Wednesday’s debate made me sure of one thing: debates have proven to be ineffective at informing the American people of the different views of our main political parties. We can do better.
If debates are meant to show people that the candidates are capable of basic English, then the election might as well have been seized by Biden after the first debate. Trump’s incoherent jabbering does not do him any favours.
If the point of a debate is to hear rehearsed talking points, we could record each candidate separately, and release a manifesto mix-tape to the people.
But if the objective of a debate is to have an open conversation with tough questions posed by the moderator, then we need a different format. There must be some way to either ensure that the candidate answers the question or makes sure that they are made to look bad if they refuse to answer.

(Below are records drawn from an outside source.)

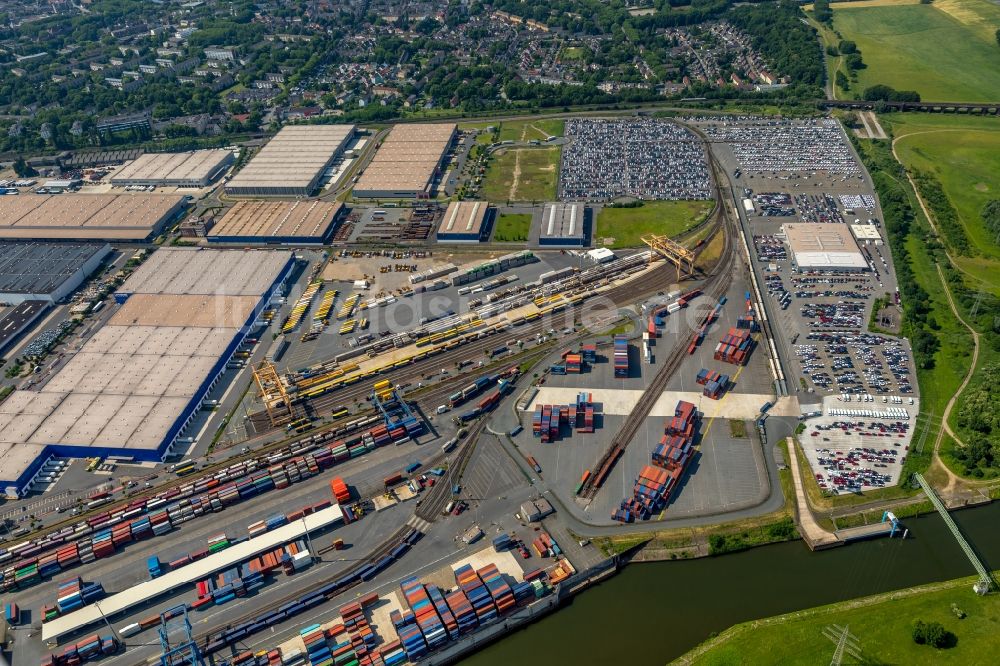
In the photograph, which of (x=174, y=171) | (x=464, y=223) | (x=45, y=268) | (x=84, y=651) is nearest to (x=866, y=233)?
(x=464, y=223)

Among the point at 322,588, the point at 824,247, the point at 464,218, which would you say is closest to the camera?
the point at 322,588

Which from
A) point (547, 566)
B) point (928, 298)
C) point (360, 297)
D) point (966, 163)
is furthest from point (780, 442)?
point (966, 163)

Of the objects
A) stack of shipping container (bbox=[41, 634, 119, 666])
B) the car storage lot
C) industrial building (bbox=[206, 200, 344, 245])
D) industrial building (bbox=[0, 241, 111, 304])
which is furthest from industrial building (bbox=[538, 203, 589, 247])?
stack of shipping container (bbox=[41, 634, 119, 666])

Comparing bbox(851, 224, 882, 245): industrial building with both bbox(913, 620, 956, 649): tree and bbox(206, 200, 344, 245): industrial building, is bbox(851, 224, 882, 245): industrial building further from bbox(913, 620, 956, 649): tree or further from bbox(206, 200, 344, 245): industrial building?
bbox(206, 200, 344, 245): industrial building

For example, there could be a short timer that starts once a question has been posed. If the moderator thinks that the candidate is trying to provide an answer, then the candidate will have more time added to their clock. If not, then their microphone will be muted. Such a format would help to cut down on the regurgitation of talking points.
Fact checking is also something that should be done zealously. With all the technology we have, there should be a way to communicate the facts to viewers, in real time, and if the candidate is being truthful. The moderator must also be empowered to forcibly cut off a candidate in order to push further into a question, perhaps challenging the candidate to self-correct on the facts. The consequence of being wilfully dishonest should be that either the moderator or a panel of political experts have the opportunity to read the facts and provide evidence.

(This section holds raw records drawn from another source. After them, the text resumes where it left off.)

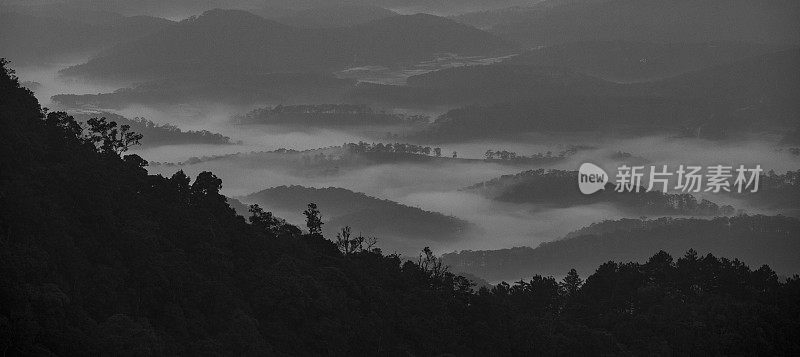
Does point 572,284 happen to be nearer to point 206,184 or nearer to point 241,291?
point 206,184

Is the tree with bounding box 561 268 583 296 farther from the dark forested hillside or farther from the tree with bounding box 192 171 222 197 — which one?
the tree with bounding box 192 171 222 197

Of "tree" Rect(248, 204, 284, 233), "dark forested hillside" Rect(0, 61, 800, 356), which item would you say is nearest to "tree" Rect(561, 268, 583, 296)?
"dark forested hillside" Rect(0, 61, 800, 356)

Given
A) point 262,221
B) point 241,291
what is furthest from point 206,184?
point 241,291

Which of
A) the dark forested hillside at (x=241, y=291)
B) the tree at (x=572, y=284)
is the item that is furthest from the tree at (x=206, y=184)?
the tree at (x=572, y=284)

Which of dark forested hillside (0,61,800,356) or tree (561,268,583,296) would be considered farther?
tree (561,268,583,296)

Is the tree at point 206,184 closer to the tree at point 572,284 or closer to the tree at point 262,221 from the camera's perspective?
the tree at point 262,221

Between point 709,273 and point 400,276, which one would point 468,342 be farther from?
point 709,273

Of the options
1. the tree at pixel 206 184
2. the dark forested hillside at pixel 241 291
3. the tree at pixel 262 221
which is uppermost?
the tree at pixel 206 184

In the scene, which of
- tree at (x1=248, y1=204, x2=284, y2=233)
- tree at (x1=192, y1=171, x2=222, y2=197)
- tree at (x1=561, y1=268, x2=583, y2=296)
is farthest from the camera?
tree at (x1=561, y1=268, x2=583, y2=296)

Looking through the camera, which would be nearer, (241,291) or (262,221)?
(241,291)
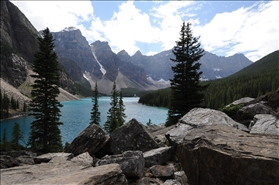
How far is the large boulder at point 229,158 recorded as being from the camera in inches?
176

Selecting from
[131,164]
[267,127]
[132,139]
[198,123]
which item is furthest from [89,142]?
[267,127]

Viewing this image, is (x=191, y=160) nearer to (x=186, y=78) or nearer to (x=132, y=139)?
(x=132, y=139)

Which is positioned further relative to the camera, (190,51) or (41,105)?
(41,105)

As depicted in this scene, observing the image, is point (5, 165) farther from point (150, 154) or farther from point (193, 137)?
point (193, 137)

Ultimately, we should strive for a debate format that is conducive to informing voters and provoking a substantial debate on the issues. The more the candidates are committed to being honest and civil, the more the debate format can be fluid. The flip side would be a sterile but still informative event.
If there was any hope that the second, town-hall debate, scheduled for Oct. 15 would yield different results, that hope has been dashed. The Commission on Presidential Debates decided that the debate should be done virtually for safety purposes, but President Trump refused to participate. Instead, Joe Biden will attend a town hall hosted by ABC News’s George Stephanopoulos, and Trump will hold a simultaneous town hall on NBC.
We need to have an honest dialogue about what we expect from our politicians and how we expect them to behave. Let’s build a better debate.
Otherwise, the most memorable moments of the debates will continue to be cameos by insects.